Sovereignty is a cost strategy, not a flag
By Morten Brandanger · Tech Lead

Sovereign AI in Europe is usually framed as a political project. That reading is wrong. Ownership of model, mandate and runtime is first a cost strategy: whoever controls the substrate controls how much intelligence can be extracted from each token. The rest follows.
Sovereignty is rules, resilience is recovery
In EU legal language, sovereignty means the ability to set and enforce your own rules. Resilience means the capacity to absorb and recover from shocks. The two get conflated in the digital independence debate, but they make different demands on architecture.
A sovereign system needs jurisdictional clarity: who owns the weights, who signs the mandate, where the run is logged. A resilient system needs substitutability: if a vendor disappears, the agent keeps solving the task on a different model without losing the thread. Bruegel has urged the Commission to adopt an economic sovereignty strategy and stand up an internal committee for it. Institut Jacques Delors frames the same thing as a reduction in strategic dependencies across digital, industrial and security-critical domains. Both point at the same technical requirement: the stack must come apart and back together without leaving the buyer captive to a single supplier.
Token cost is the new industrial cost
For industrial AI the unit economics are simple. An agent that resolves one case costs X tokens. Multiply by volume. What decides the margin is not the model's benchmark score. It is how precisely the mandate is written, how tightly the tools are curated, and how much context actually has to be shipped in to get a usable answer.
This is where sovereign ownership becomes a cost argument. When you own the model, you can fine-tune it against your own domain language and cut prompt length materially. When you own the orchestration, you can route easy cases to smaller models and reserve the large ones for what actually needs them. When you own the runtime, you pay for power and silicon, not margin to a hyperscaler. Renting the whole stack means paying three times: for the model, for the inference, and for the inability to optimise any of it.
Whoever controls the substrate controls how much intelligence can be extracted from each token.
Fragmentation is the real risk
There is a credible objection to European AI sovereignty: fragmentation. If every member state builds its own national cloud, its own model stack and its own procurement rules, cost goes up rather than down. The OECD's 2024 survey shows that 53% of jurisdictions now use a centralised or co-ordinated ownership model for state-owned enterprises, up from 41% in 2021, but only 11% have a central body that exclusively performs the ownership role. Half still lack a formal ownership policy at all.

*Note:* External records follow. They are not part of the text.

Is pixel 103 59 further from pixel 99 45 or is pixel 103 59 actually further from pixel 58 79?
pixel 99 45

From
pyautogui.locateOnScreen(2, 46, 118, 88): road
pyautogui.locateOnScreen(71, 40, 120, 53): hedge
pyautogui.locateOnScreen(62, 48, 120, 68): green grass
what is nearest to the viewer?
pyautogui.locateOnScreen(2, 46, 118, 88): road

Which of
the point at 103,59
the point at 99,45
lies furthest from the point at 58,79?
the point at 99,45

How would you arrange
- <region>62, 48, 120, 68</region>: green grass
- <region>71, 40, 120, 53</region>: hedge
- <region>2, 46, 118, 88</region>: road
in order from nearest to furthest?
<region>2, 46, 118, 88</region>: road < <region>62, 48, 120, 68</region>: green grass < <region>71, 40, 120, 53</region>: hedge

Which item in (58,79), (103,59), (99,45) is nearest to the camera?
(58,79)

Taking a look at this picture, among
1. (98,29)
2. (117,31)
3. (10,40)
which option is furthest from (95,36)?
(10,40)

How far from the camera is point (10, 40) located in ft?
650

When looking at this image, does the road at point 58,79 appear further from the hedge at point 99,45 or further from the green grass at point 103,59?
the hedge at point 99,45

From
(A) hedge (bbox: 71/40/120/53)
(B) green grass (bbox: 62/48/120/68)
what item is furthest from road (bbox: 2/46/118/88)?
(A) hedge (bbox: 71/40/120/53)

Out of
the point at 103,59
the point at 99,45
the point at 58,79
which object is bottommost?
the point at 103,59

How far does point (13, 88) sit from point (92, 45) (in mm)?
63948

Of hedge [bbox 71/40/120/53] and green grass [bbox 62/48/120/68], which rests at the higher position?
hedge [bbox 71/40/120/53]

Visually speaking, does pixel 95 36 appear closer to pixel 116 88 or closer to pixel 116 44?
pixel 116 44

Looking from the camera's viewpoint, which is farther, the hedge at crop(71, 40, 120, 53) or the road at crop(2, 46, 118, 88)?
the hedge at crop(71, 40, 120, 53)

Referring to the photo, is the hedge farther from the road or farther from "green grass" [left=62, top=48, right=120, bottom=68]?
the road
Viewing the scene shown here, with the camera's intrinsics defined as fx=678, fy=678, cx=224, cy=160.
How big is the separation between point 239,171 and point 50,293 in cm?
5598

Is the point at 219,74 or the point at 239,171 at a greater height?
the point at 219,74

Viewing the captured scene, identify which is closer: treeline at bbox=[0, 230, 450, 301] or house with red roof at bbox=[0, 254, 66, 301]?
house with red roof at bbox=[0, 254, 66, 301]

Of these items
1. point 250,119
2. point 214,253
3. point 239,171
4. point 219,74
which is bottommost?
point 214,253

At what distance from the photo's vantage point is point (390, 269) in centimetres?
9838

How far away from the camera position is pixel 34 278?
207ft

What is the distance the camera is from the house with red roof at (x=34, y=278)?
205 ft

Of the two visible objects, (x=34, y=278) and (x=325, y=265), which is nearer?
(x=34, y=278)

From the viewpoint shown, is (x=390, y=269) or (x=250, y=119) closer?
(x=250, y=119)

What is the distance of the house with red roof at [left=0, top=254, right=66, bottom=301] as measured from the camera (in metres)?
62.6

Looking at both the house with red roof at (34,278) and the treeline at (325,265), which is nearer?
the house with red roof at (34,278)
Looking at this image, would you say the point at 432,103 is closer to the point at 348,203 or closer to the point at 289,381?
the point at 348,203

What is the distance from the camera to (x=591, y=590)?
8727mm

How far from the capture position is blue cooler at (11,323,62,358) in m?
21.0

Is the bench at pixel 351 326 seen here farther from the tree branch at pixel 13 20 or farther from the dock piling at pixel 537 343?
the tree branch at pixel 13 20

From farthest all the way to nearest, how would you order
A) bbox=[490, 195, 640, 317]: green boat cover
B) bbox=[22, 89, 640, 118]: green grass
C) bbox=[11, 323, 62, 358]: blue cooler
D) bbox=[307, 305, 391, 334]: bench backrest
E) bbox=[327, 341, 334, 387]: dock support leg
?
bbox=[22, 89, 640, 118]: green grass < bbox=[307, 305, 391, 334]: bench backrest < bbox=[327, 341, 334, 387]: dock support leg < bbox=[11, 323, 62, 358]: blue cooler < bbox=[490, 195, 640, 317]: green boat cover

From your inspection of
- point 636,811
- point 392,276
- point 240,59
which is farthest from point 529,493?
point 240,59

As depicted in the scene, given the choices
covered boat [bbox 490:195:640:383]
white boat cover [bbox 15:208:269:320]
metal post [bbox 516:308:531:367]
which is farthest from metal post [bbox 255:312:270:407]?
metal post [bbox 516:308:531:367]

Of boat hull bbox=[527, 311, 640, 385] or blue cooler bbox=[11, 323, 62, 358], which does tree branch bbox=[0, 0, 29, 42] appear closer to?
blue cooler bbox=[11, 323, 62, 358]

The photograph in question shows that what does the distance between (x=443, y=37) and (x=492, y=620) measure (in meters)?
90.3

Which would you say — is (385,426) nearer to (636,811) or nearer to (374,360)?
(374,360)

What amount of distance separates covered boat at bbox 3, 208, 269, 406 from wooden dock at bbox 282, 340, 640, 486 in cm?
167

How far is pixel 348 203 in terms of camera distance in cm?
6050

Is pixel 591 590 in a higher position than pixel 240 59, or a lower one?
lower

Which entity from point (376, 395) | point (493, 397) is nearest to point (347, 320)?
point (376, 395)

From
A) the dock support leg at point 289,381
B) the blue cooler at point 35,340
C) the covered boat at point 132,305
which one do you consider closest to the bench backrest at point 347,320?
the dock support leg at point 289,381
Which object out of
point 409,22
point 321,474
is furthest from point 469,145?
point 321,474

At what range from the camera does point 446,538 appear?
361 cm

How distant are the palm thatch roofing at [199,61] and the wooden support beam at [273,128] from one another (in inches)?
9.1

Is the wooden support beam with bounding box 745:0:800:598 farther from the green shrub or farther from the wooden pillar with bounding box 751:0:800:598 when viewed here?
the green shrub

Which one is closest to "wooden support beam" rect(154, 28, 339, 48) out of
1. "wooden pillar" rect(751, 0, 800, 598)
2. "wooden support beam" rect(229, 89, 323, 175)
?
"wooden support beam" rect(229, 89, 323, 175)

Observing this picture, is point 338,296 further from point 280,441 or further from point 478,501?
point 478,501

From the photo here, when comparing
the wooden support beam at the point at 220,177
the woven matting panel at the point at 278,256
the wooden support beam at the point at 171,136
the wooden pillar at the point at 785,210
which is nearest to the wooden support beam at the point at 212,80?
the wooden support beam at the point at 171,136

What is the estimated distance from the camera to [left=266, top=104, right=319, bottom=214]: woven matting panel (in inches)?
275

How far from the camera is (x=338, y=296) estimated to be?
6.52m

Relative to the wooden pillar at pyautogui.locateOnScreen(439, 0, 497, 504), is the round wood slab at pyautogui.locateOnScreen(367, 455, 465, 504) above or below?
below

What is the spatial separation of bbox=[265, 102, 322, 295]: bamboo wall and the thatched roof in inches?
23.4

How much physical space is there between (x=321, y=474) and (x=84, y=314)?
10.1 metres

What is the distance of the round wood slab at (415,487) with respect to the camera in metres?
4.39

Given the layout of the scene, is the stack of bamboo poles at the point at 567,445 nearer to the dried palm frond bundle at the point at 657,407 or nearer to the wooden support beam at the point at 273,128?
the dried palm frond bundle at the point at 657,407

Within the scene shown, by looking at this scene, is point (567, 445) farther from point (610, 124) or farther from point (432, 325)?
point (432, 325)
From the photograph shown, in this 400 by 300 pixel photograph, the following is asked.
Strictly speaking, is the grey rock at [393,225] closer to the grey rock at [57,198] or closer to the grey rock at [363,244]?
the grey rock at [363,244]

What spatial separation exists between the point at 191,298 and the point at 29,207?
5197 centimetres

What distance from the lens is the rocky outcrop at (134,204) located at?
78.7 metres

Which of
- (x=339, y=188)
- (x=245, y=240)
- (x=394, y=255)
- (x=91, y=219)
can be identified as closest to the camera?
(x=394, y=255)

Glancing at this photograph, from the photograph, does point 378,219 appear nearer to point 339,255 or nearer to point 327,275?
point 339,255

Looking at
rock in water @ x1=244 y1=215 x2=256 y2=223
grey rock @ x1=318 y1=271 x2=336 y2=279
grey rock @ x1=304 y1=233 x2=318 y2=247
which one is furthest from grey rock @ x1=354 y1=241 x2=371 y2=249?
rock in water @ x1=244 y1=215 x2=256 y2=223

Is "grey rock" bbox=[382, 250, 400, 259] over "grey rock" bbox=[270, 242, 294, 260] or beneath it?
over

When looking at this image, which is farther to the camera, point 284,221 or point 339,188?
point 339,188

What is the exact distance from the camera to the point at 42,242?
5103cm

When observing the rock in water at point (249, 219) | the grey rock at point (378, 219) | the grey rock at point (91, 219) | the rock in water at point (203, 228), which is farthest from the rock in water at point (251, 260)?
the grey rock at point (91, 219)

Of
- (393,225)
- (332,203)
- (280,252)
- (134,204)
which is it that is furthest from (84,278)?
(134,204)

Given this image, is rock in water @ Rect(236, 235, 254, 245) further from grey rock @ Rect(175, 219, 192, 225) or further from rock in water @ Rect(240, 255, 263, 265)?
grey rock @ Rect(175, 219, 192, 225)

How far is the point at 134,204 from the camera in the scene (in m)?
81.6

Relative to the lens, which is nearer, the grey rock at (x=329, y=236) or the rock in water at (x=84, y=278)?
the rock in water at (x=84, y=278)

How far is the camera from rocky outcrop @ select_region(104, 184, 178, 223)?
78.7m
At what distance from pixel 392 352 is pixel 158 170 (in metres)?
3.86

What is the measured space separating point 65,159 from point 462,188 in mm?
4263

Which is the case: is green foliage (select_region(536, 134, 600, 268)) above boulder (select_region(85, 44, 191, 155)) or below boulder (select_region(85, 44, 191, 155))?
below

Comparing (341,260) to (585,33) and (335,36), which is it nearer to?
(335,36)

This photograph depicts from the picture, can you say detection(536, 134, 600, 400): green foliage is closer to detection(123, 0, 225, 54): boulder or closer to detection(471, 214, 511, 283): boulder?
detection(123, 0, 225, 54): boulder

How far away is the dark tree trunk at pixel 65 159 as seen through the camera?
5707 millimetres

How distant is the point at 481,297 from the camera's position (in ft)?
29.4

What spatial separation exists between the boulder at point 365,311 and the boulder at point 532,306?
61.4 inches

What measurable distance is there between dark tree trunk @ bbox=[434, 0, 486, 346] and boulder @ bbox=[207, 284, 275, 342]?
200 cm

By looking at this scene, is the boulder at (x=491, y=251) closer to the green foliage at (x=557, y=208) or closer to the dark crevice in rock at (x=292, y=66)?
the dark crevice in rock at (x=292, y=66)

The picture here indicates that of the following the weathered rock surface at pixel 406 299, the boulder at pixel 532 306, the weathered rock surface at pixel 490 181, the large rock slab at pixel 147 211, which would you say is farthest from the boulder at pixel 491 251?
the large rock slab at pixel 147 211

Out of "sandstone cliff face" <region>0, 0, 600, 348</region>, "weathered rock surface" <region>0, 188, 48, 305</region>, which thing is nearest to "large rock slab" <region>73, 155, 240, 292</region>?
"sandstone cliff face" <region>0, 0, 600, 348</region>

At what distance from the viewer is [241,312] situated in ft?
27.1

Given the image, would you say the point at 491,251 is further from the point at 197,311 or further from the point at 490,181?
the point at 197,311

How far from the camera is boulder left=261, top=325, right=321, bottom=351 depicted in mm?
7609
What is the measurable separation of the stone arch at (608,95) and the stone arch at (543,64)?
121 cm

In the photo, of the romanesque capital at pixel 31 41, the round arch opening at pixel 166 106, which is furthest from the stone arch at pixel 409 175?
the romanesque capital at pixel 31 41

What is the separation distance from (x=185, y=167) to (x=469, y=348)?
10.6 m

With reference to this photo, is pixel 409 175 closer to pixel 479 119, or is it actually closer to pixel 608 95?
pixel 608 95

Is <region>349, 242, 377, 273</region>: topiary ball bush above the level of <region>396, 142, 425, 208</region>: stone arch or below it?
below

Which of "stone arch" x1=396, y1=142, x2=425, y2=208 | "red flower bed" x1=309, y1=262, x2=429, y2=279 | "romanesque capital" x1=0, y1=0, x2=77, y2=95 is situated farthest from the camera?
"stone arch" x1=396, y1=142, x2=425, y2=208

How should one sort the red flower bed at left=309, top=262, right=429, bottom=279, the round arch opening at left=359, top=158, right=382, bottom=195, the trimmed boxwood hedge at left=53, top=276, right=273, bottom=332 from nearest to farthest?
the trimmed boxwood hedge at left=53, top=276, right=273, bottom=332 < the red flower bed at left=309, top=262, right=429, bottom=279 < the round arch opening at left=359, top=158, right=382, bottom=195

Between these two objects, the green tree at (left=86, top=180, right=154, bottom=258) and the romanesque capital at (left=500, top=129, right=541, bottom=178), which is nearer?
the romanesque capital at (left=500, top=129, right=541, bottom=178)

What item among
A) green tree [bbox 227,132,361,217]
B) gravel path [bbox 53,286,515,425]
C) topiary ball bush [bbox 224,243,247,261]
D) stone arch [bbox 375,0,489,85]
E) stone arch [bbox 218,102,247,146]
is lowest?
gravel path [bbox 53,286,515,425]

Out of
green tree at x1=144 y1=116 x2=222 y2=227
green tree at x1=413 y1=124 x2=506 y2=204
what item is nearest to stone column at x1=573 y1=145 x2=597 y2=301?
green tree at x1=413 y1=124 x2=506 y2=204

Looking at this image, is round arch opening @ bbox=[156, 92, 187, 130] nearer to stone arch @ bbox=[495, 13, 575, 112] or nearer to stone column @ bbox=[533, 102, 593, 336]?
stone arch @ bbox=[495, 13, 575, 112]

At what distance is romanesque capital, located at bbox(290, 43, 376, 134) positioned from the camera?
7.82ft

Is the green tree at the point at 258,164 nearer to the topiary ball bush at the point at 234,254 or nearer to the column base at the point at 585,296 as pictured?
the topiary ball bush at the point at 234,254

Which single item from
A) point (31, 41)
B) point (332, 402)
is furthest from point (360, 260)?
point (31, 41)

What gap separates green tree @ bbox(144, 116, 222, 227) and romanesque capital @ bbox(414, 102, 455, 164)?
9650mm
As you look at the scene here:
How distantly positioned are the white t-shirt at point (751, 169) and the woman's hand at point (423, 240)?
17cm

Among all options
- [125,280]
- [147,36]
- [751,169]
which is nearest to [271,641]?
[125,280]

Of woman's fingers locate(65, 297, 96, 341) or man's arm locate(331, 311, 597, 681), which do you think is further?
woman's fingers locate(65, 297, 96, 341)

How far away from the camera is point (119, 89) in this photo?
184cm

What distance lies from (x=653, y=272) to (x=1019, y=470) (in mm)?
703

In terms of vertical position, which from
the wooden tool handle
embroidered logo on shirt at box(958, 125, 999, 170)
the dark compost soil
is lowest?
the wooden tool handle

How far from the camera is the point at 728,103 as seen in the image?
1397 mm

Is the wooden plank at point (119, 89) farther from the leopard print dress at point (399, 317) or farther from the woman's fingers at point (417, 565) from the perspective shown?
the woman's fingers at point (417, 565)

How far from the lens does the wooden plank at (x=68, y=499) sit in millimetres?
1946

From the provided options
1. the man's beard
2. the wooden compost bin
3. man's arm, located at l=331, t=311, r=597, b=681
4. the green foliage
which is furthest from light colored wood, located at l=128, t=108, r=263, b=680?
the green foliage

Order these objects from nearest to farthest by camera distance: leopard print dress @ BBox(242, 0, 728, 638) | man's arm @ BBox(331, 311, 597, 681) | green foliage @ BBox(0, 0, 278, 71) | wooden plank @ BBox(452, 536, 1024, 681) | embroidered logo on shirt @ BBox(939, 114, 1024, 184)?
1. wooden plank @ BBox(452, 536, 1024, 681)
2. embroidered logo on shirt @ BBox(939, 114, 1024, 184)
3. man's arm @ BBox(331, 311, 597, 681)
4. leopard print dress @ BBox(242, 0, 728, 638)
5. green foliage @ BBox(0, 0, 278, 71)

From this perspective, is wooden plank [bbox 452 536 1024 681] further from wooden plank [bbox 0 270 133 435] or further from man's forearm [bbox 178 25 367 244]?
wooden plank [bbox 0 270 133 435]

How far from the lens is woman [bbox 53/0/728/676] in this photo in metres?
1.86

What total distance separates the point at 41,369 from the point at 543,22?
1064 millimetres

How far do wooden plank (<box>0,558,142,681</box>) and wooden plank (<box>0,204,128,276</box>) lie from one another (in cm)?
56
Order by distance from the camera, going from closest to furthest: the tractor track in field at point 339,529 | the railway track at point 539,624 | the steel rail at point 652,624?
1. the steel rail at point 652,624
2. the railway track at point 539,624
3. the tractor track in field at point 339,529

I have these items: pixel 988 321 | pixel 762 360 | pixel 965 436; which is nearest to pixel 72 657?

The lesson transfers directly. Sovereignty without coordination becomes 27 sub-scale projects. Coordination without clear ownership becomes a committee. What actually delivers lower token cost is pooling: shared infrastructure, shared evaluation regimes, shared weights where it is defensible, and clear mandate boundaries between the public layer and the operational layer. The IMF and OECD have long argued that ownership and policy functions must be separated. The same applies to the AI substrate.
What SkyeTec builds
We build the vertically integrated layer beneath the European agent: the model fine-tuned for Nordic industry, the mandate that defines what the agent is allowed to do, the tools that bind it to real systems, and the runtime that logs every action in a jurisdiction the customer can actually name. Not because we believe in flags. Because it is the only way to keep token cost low while keeping accountability high.
If you accept that sovereignty is a cost strategy, the decision shifts. The question is no longer whether Europe should own its own AI. The question is how much margin you are willing to hand to a supplier that knows neither your domain nor your regulator.